Die durch die Industrialisierung erzielten Effizienzgewinne erlauben darüber hinaus, Mitarbeiter intensiver als zuvor zu qualifizieren. Verstärkte Schulungen zu Themenbereichen wie beispielsweise Produkte und Konditionen, Beraterkompetenz und professionelle Telefonie erlauben es den Mitarbeitern, sich noch passgenauer als bisher auf die Bedürfnisse unserer Kunden einzustellen und den bestmöglichen telefonischen Service zu bieten. Eine Freundlichkeitsoffensive wurde durch die engagierten Mitarbeiter initiiert und getrieben, um jederzeit - auch in Konfliktgesprächen - freundlich, souverän und professionell agieren zu können.

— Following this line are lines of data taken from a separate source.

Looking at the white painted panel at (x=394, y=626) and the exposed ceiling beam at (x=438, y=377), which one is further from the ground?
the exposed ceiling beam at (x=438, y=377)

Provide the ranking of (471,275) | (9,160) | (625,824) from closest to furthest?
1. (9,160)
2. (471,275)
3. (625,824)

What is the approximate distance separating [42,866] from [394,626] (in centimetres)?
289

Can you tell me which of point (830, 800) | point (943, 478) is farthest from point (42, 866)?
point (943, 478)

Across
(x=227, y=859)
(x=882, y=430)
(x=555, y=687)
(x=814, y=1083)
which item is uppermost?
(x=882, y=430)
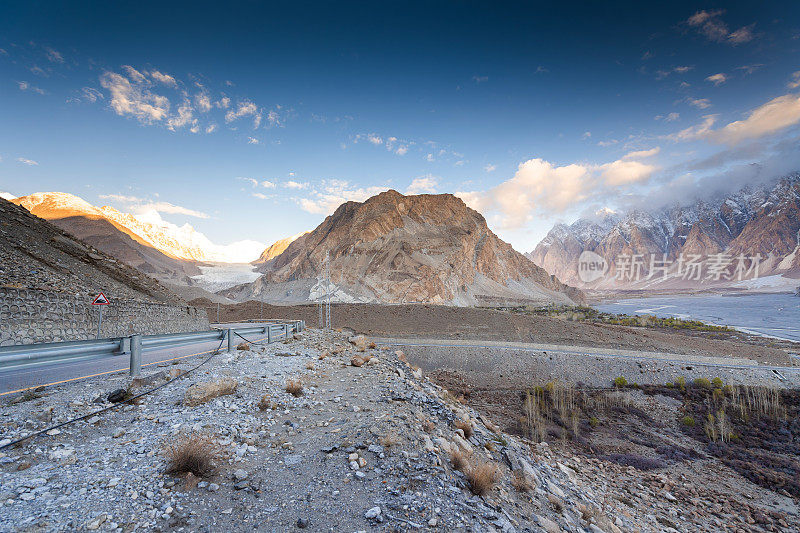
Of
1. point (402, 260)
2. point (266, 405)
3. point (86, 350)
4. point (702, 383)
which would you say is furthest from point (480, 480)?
point (402, 260)

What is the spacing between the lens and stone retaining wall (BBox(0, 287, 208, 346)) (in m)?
10.4

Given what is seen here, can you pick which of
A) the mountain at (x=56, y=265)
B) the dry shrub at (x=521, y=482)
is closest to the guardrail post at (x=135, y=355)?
the dry shrub at (x=521, y=482)

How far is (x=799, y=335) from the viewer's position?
136ft

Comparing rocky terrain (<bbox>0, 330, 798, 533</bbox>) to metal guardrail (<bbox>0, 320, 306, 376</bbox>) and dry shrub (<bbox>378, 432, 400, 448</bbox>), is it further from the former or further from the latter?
metal guardrail (<bbox>0, 320, 306, 376</bbox>)

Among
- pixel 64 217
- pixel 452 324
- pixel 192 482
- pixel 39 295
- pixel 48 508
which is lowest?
pixel 452 324

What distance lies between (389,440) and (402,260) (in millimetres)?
63374

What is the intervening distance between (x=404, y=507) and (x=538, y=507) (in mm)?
3015

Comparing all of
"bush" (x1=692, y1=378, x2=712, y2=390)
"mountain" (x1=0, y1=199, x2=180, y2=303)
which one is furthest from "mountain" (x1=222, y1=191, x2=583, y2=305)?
"bush" (x1=692, y1=378, x2=712, y2=390)

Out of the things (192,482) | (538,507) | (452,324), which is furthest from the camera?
(452,324)

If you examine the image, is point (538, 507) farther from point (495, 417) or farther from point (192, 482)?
point (495, 417)

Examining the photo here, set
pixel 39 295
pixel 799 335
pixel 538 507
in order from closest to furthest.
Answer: pixel 538 507 → pixel 39 295 → pixel 799 335

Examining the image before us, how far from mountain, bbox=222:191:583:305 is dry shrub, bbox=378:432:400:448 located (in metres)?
56.1

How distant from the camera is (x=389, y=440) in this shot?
4.29 meters

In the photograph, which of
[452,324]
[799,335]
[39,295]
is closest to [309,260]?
[452,324]
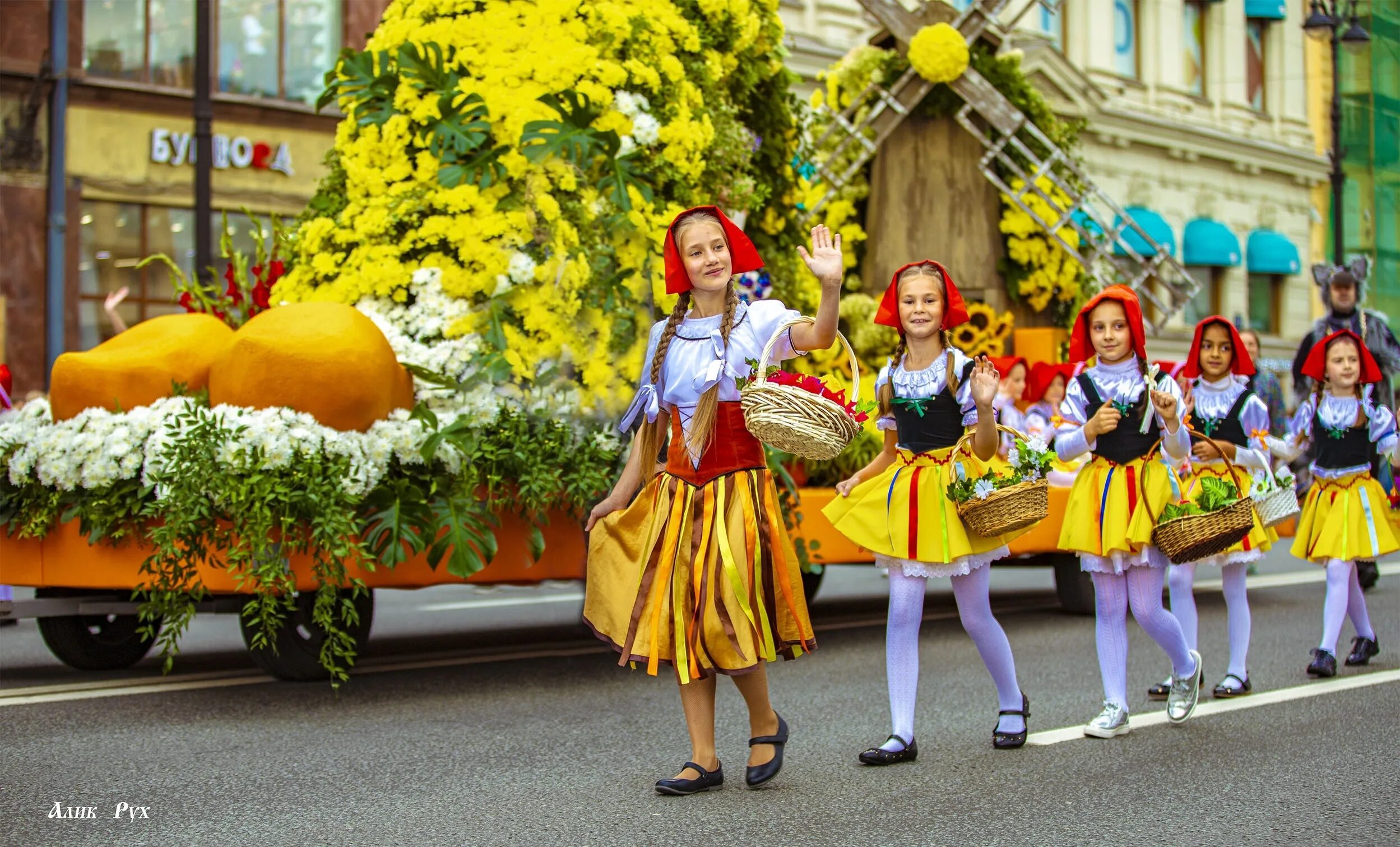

Eine stärkere Verzahnung mit dem Vertriebsaußendienst wird durch ein Patenschaftsmodell (jedem Außendienstmitarbeiter mit Gebietsverantwortung werden zwei Innendienstpaten zugeordnet) erreicht. So finden regelmäßige Gespräche und fallweise Abstimmungen statt, sodass der Außendienst bei seinen vertrieblichen Aktivitäten in seinem Außendienstgebiet nachdrückliche Unterstützung der Mitarbeiter erhält. Im Gegenzug erhalten sie durch den betreffenden Außendienst detaillierte Marktinformationen, die insbesondere bei schwierigen Serviceleistungen enorm hilfreich sind.

Schließlich können die ehrlichen Verkäufer und Endkunden durch eine verstärkte Betrugsprophylaxe noch effektiver vor Kreditbetrügern und den von ihnen verursachten Schäden geschützt werden. So konnten allein im letzten Jahr Betrügereien in zweistelliger Millionenhöhe abgewehrt werden.

Umweltprämie: Skalierung der Kapazitäten getestet

Der Aufwand hat sich gelohnt, das zeigen die Erfahrungen nach Einführung der Maßnahmen: Im Bankenmonitor der Branchenzeitschrift "Autohaus" hat die Volkswagen Bank im Sommer (auch aufgrund der Service- und Qualitätsoffensive) in der Kategorie "Deutsche Volumenfabrikate" den ersten Rang belegt. Grundlage für diese Auszeichnung war eine Studie, die Zufriedenheit des markengebundenen Automobilhandels mit den herstellergebundenen Banken untersucht hat. Zusätzlich wurde das Intitut im März bereits zum dritten Mal in Folge durch die Leser von "auto, motor & sport" zur besten Autobank gewählt.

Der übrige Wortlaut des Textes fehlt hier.